→ Text shown:

_____

Isabel Rubio, executive director of the Birmingham-based Hispanic Interest Coalition of Alabama, prefers to look on the bright side.
“One thing we know about elections is that things will change,” Rubio said. “The pendulum always swings. It has swung really, really far to the right, and it doesn’t have anywhere else to go but back toward the center.”
Republican Donald Trump was elected the 45th president of the United States on Tuesday, Nov. 8, 2016, in a stunning victory over Democrat Hillary Clinton. The shockwaves felt across the country were felt in Alabama for supporters of both Trump and Clinton.
Randall Woodfin, who served as the Alabama State Director for “Hillary for America,” said he was “shocked and disappointed” but that Trump’s triumph was reminiscent of Barack Obama’s first election to the White House in 2008.
“Donald Trump was able to tap into something very similar to what Barack Obama did in 2008,” Woodfin said. “One, Trump acknowledged that it was a change election. I think Democrats as a whole did not acknowledge that 2016 was a change election, just like 2008.
“The change election was on different ends of the spectrum of change: Obama tapped into hope, and Trump tapped into a 180 of hope—fear. A dance that goes along with fear is anger. Trump combined fear and anger, which motivated people to support him and allowed him to win.”
Phillip Brown, a longtime Trump supporter and chairman of the Alabama Minority Republican Party, said he also saw similarities between Trump this year and Obama in 2008.
“When Obama was getting hundreds of thousands of people turning out for his rallies, those of us who didn’t think he was the best choice would say that that turnout would not equate to voter turnout—‘They are just kind of curious about this black guy,’” Brown recalled. “They were doing the same thing on the other side with Trump. Thousands and thousands of people were turning out, but ‘They just want to see him act crazy and act a fool.’ Somebody even told me on Facebook that rally attendance does not equate to voter turnout. We see what we want to see, and we ignore what we want to ignore.”
Polls were wrong
Some may have underestimated Trump, Brown said.
“People took his crassness, his bluntness, his apparently unchecked expression as a weakness, and they did not equate the fact that America found that refreshing,” he said. “People are sick and tired of asking a politician a question and having them look you in the eye to see what they think you want to hear before they answer the question. [Trump] would respond immediately and tell you what was on his heart.”
Brown also explained why he thought the polls—which had Clinton winning—were so far off: “Nobody was willing to say they were going to vote for him … and then they came out of the woodwork. Do you know that kind of abuse I took for supporting Donald Trump? Not everybody is willing to sign up for that kind of abuse.”
Brown, who backed Trump from the start of the New York businessman’s candidacy, said the president-elect did what few other Republicans did.
“Donald Trump made it a point to reach out to the black community,” Brown said. “Do you know what swung them over in the last few months? When he asked the question that made everybody gasp: ‘What do you have to lose? If the Democratic Party has helped you this much over the last 50 years and this is where you are now, what do you have to lose?’”

_____

→ Dataset extract:
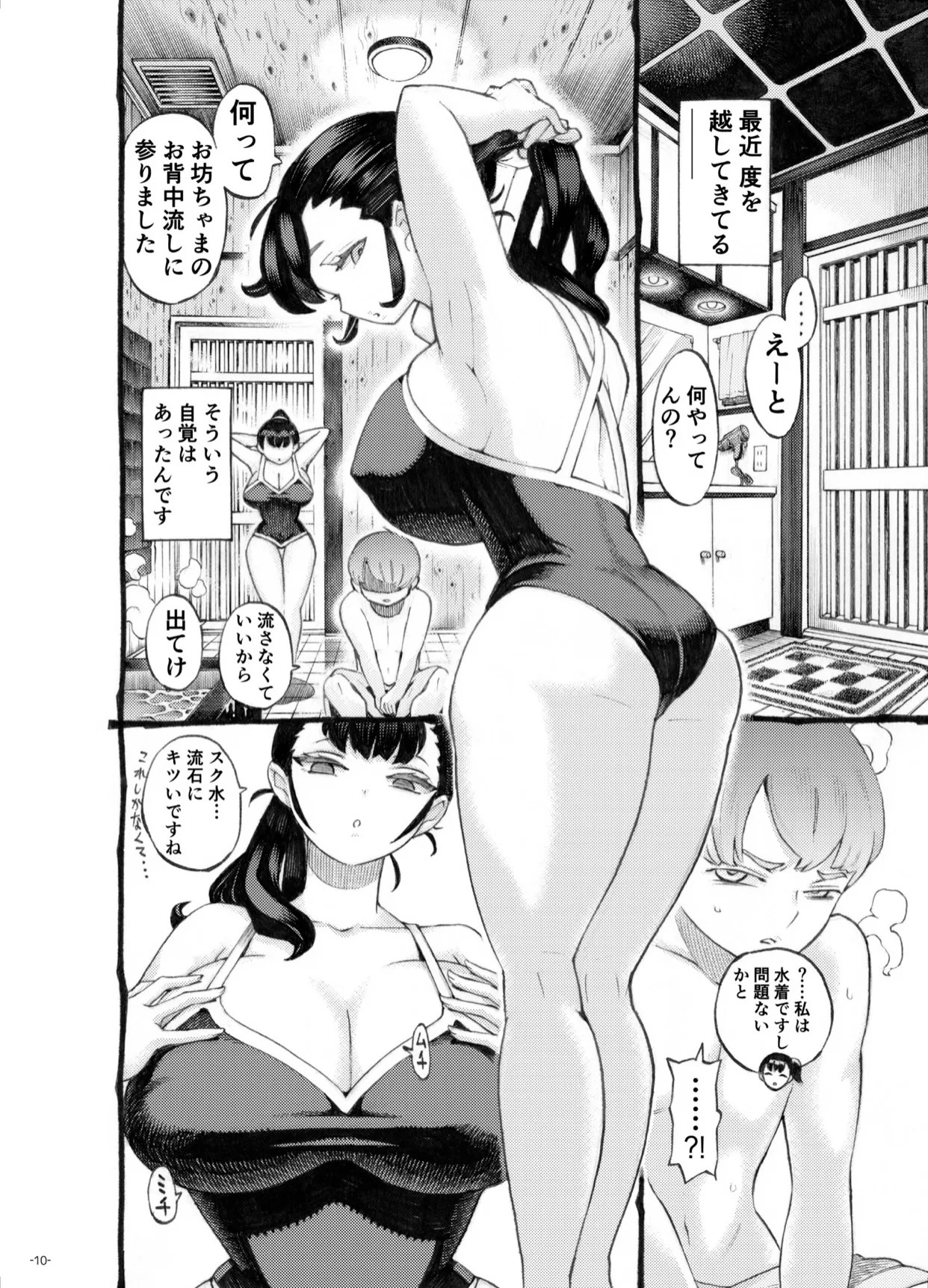 meido no onanii wo mokugeki shiteshimaitamarazu heya ni shinnyuu shite chinpo wo sounyuu w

_____

→ What is required: Reproduce the part of the election article between "Brown also explained" and "other Republicans did.", inclusive.

→ Task solution:
Brown also explained why he thought the polls—which had Clinton winning—were so far off: “Nobody was willing to say they were going to vote for him … and then they came out of the woodwork. Do you know that kind of abuse I took for supporting Donald Trump? Not everybody is willing to sign up for that kind of abuse.”
Brown, who backed Trump from the start of the New York businessman’s candidacy, said the president-elect did what few other Republicans did.